Of the records that follow, copy only the lines from the line containing "- Stain: Field's or Giemsa" to the line containing "Plasmodium malariae-infected red", both included, exactly as written.

#### DATASET ENTRIES

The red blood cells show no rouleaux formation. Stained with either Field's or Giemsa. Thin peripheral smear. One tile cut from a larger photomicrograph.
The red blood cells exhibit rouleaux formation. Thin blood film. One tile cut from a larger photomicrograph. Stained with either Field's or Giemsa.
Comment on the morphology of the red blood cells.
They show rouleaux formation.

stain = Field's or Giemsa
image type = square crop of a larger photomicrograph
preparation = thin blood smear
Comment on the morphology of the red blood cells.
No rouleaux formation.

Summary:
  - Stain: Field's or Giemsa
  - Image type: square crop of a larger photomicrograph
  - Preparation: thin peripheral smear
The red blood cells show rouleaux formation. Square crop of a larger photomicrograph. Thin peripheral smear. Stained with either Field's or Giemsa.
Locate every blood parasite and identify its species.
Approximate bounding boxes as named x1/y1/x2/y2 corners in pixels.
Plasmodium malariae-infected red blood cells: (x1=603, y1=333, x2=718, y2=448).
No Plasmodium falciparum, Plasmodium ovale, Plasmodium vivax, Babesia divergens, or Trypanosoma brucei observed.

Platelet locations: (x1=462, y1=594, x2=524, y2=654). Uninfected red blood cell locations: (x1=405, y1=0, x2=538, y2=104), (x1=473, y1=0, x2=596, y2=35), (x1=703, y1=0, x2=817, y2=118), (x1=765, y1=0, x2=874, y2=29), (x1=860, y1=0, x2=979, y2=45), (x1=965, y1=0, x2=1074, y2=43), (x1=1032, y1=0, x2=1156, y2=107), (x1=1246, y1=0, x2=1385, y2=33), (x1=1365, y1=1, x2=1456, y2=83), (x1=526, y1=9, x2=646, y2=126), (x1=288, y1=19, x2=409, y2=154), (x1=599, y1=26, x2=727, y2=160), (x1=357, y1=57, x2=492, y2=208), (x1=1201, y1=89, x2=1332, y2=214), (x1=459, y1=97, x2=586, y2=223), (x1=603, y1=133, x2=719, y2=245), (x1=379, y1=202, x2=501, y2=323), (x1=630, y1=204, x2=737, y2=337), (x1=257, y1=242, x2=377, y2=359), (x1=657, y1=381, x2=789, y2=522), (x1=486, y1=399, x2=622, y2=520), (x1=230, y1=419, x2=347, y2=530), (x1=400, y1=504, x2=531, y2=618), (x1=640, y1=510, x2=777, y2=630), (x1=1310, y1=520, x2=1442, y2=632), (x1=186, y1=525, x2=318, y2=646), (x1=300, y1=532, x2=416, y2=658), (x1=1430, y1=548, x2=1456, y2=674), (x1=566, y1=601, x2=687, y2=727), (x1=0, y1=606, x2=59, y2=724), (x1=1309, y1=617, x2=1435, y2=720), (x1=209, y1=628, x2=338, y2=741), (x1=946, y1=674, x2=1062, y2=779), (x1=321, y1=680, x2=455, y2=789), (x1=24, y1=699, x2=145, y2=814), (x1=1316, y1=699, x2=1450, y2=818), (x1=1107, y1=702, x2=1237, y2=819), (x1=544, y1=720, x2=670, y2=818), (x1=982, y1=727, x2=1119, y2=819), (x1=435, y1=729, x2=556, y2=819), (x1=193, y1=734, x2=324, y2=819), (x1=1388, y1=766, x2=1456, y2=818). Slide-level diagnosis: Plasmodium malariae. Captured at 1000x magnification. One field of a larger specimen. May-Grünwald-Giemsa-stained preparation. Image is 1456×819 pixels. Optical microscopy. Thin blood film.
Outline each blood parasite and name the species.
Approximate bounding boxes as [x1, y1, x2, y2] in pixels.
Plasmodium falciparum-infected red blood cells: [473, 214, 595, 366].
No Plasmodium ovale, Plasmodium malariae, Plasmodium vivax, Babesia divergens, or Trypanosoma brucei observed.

########

ANSWER SECTION:
  - Stain: Field's or Giemsa
  - Image type: square crop of a larger photomicrograph
  - Preparation: thin peripheral smear
The red blood cells show rouleaux formation. Square crop of a larger photomicrograph. Thin peripheral smear. Stained with either Field's or Giemsa.
Locate every blood parasite and identify its species.
Approximate bounding boxes as named x1/y1/x2/y2 corners in pixels.
Plasmodium malariae-infected red blood cells: (x1=603, y1=333, x2=718, y2=448).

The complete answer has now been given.